Qui la nostra comunità ha individuato una successione nella nuova generazione di politici. La regione ha però bisogno di avere un peso maggiore nel Pd nazionale, con personalità che devono andare in parlamento insieme a Francesco Boccia per difendere con energia le ragioni di questa terra. Nel 2027 vorremmo una pattuglia di parlamentari che spiegasse all’Italia il "modello Puglia”, che qualcuno pensa si regga su trucchi, mentre è il risultato di un lavoro ventennale.
Le ultime inchieste giudiziarie su Bari e la Regione lascia strascichi o lezioni da tenere in conto per il futuro?
Tutte le esperienza negative hanno qualcosa da insegnarti. Quando una comunità si allarga a dismisura per vent’anni è possibile che ci siano eventi giudiziari gravi, come quelli avvenuti anche nell’amministrazione Vendola, e che vanno chiariti. Prima di tirare le conclusioni, la magistratura deve fare il suo dovere, in maniera tempestiva, evitando indagini frutto di gestazione per 4-5 anni, anche se conosco le loro difficoltà. I politici? Se innocenti si devono difendere, ma se colpevoli devono farsi da parte. Basta un singolo errore per sporcare l’immagine di un fenomeno politico come la nostra rivoluzione pugliese.
Dieci anni da sindaco, dieci da governatore. Le manca un salto in Parlamento. E i bookmakers non accettano scommesse sul suo ritiro per fare il nonno…

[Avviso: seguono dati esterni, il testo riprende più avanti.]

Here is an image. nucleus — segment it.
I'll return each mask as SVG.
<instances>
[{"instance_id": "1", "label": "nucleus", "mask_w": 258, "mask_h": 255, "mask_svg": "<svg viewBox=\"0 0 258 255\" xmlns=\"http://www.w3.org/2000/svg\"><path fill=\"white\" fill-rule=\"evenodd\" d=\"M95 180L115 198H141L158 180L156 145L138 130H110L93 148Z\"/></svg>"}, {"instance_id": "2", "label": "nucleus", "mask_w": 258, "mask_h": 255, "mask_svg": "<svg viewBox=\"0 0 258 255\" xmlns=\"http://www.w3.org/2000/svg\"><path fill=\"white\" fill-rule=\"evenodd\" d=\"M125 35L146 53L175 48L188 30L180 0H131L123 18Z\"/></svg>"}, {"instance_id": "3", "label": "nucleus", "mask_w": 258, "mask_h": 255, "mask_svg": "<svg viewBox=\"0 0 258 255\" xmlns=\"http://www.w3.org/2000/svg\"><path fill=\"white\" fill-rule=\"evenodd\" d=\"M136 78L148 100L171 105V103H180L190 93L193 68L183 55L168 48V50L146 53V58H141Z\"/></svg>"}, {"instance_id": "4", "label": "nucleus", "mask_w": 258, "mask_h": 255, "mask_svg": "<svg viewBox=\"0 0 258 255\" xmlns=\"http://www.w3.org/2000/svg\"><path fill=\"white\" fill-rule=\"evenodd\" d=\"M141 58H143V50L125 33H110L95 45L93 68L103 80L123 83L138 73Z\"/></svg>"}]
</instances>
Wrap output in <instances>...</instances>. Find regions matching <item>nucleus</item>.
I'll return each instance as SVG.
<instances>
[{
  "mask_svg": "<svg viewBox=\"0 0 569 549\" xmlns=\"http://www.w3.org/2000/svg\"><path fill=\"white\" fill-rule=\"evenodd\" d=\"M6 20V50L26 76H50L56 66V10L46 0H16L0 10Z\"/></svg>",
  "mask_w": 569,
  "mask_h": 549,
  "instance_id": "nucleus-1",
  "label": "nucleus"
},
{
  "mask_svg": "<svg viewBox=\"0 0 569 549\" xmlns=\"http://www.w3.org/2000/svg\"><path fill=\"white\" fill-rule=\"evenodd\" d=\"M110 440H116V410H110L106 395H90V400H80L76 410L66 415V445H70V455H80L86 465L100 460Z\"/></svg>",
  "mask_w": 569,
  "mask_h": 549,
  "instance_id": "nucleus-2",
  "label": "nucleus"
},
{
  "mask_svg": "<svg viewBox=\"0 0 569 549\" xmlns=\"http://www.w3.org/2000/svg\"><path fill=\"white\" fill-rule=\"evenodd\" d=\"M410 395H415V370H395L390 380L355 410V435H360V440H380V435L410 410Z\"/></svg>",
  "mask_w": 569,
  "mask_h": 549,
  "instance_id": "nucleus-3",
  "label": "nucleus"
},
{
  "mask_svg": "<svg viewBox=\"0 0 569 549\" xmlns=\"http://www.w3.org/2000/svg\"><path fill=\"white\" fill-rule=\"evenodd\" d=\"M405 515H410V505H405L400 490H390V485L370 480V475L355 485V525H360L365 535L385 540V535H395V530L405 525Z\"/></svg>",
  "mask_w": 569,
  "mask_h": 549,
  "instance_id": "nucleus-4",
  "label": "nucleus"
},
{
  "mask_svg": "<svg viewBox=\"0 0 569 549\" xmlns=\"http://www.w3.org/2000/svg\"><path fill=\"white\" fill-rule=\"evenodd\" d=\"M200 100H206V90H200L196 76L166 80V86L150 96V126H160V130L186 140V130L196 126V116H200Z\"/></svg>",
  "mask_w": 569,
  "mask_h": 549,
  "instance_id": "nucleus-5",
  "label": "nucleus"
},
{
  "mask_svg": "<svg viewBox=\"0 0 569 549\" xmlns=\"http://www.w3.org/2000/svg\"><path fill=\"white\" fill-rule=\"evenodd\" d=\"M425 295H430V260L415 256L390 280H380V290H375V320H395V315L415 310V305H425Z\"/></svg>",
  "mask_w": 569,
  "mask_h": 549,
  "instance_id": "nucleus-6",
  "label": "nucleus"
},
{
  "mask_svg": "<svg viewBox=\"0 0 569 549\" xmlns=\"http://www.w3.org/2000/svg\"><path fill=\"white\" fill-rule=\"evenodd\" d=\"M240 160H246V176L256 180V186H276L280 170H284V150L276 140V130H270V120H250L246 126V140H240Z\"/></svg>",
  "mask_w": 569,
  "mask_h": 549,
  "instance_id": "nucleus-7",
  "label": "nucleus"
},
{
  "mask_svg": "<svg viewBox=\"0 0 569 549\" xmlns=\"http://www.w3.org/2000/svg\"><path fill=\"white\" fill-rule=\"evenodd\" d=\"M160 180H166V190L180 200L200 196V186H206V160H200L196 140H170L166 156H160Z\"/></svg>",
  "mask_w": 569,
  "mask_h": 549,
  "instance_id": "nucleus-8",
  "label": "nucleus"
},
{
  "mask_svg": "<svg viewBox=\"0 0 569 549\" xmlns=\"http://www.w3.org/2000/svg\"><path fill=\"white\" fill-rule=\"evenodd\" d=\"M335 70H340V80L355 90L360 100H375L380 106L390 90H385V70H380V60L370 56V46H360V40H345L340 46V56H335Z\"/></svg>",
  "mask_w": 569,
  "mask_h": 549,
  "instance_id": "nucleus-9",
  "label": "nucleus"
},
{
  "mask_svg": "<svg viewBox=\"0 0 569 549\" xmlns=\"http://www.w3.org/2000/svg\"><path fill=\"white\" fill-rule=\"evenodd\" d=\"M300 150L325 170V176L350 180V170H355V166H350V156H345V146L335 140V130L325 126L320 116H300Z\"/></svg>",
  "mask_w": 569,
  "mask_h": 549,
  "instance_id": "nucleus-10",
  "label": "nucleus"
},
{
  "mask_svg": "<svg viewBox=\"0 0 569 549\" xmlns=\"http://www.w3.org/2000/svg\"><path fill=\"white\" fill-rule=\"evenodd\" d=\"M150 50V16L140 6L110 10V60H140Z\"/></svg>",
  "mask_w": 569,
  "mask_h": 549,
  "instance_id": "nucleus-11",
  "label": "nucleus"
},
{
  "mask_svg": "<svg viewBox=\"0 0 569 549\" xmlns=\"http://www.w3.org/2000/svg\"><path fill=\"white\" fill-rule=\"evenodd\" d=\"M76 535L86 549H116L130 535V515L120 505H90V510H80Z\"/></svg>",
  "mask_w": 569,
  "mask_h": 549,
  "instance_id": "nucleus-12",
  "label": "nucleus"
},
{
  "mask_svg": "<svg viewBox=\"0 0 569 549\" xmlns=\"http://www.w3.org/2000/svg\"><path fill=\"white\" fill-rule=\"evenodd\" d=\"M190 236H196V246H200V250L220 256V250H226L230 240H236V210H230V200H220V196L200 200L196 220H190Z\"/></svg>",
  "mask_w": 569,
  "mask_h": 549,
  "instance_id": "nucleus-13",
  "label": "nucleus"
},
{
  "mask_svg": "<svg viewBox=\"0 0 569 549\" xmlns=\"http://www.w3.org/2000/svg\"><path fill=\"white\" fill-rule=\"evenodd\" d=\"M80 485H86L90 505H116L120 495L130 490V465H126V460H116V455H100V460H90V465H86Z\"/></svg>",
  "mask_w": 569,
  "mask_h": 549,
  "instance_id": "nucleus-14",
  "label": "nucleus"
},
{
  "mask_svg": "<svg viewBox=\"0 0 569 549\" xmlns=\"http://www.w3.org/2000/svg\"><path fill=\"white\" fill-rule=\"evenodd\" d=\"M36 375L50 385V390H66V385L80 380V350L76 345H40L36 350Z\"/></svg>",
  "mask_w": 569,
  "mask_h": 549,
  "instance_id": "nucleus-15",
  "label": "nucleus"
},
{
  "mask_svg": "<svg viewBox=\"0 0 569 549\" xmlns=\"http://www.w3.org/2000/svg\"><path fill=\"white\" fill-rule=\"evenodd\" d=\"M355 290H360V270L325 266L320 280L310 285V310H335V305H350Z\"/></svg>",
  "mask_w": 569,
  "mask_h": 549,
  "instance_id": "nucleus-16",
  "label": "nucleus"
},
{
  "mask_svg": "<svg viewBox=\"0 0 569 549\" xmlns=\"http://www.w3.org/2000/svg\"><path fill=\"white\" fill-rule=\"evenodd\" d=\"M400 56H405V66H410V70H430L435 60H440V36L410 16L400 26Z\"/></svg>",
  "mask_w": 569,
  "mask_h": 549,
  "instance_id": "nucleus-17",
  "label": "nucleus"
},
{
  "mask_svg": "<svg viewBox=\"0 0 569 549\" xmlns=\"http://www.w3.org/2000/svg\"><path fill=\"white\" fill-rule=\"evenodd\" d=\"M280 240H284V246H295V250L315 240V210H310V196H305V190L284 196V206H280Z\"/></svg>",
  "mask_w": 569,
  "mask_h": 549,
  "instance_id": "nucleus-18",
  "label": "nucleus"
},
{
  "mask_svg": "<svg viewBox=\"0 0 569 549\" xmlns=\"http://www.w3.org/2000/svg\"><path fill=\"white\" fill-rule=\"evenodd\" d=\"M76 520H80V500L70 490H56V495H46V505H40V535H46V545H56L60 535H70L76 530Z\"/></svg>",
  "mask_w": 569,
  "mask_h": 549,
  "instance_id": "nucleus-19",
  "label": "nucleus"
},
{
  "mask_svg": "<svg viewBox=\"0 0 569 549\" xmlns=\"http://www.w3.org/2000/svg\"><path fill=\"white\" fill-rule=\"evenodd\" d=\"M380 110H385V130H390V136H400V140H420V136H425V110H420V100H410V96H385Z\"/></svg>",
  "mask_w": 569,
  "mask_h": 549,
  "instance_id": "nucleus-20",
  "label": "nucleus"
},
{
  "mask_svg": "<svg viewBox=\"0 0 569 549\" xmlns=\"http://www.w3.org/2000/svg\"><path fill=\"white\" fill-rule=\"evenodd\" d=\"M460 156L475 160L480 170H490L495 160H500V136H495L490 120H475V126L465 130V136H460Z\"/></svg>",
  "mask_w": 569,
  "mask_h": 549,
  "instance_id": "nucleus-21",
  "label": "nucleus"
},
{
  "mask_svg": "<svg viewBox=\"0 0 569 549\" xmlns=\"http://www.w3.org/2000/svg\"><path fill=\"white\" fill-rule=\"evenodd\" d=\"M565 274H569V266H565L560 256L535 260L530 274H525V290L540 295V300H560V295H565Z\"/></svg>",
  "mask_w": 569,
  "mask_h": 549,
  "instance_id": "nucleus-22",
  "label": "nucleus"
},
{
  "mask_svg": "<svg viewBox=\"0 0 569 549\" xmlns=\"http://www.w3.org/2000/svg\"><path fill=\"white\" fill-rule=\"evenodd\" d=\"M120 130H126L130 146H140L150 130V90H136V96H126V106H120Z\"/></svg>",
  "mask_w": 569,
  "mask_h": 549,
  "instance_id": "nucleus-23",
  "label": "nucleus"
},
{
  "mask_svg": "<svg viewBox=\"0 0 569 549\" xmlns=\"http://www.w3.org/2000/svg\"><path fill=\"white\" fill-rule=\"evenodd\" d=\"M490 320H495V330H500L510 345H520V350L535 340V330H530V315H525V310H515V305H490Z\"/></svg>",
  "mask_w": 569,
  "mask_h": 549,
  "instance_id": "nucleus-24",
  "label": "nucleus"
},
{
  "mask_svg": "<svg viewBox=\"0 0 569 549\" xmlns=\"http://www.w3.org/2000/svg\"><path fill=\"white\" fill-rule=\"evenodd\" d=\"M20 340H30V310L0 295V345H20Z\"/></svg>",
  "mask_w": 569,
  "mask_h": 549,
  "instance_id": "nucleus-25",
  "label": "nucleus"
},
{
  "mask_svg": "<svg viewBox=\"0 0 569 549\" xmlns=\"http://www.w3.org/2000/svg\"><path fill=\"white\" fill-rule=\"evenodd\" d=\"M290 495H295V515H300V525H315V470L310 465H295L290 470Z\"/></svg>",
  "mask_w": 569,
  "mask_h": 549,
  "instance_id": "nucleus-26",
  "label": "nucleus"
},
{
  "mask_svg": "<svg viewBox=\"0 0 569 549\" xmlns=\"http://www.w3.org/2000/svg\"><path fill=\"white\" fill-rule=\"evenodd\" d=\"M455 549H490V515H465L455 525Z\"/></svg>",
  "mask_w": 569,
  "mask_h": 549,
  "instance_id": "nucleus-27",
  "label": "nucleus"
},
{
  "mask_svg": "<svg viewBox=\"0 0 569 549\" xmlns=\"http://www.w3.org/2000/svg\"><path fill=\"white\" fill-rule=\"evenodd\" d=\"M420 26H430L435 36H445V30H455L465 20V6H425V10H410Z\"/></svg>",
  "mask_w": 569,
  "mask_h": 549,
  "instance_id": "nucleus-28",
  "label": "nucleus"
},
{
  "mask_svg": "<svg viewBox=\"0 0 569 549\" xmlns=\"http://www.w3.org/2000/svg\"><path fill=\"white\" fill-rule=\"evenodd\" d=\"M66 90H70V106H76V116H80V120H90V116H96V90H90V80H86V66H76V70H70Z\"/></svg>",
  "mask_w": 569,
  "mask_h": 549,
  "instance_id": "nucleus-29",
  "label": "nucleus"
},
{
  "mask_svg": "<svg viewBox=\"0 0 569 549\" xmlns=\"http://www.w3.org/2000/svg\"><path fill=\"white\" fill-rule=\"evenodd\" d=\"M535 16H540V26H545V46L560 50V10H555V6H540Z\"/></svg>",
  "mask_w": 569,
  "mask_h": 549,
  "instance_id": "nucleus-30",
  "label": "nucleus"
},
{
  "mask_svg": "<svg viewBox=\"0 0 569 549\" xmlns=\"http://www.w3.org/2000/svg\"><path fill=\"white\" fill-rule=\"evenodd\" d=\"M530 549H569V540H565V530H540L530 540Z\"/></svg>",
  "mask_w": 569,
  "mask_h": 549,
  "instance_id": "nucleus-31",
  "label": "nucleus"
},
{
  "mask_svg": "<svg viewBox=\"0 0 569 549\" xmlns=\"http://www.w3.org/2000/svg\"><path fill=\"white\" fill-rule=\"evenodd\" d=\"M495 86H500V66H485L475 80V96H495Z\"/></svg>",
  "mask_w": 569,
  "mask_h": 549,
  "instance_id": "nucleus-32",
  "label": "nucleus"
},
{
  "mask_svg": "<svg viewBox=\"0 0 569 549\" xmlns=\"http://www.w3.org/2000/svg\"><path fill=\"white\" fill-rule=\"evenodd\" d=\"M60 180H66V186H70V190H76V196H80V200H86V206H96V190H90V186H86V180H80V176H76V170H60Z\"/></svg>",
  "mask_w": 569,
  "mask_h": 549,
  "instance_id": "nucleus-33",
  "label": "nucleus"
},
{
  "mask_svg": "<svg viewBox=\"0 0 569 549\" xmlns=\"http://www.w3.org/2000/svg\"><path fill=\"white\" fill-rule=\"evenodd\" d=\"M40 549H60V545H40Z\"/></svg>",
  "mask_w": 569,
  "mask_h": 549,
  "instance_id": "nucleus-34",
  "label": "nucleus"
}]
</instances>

Se avessi voluto fare il nonno, mi sarei candidato al parlamento Ue, perché ho un nipote a Bruxelles. Ora c'è Decaro. Che succede dopo? I singoli nella coalizione dei pugliesi contano fino ad un certo punto. A Bari e in Puglia, come dimostrato dalla candidatura a sindaco in extremis di Vito Leccese, abbiamo una squadra in grado di fare grandi cose. E ciascuno di noi, se ha qualcosa da dire, qualche partita potrà continuare a giocarla.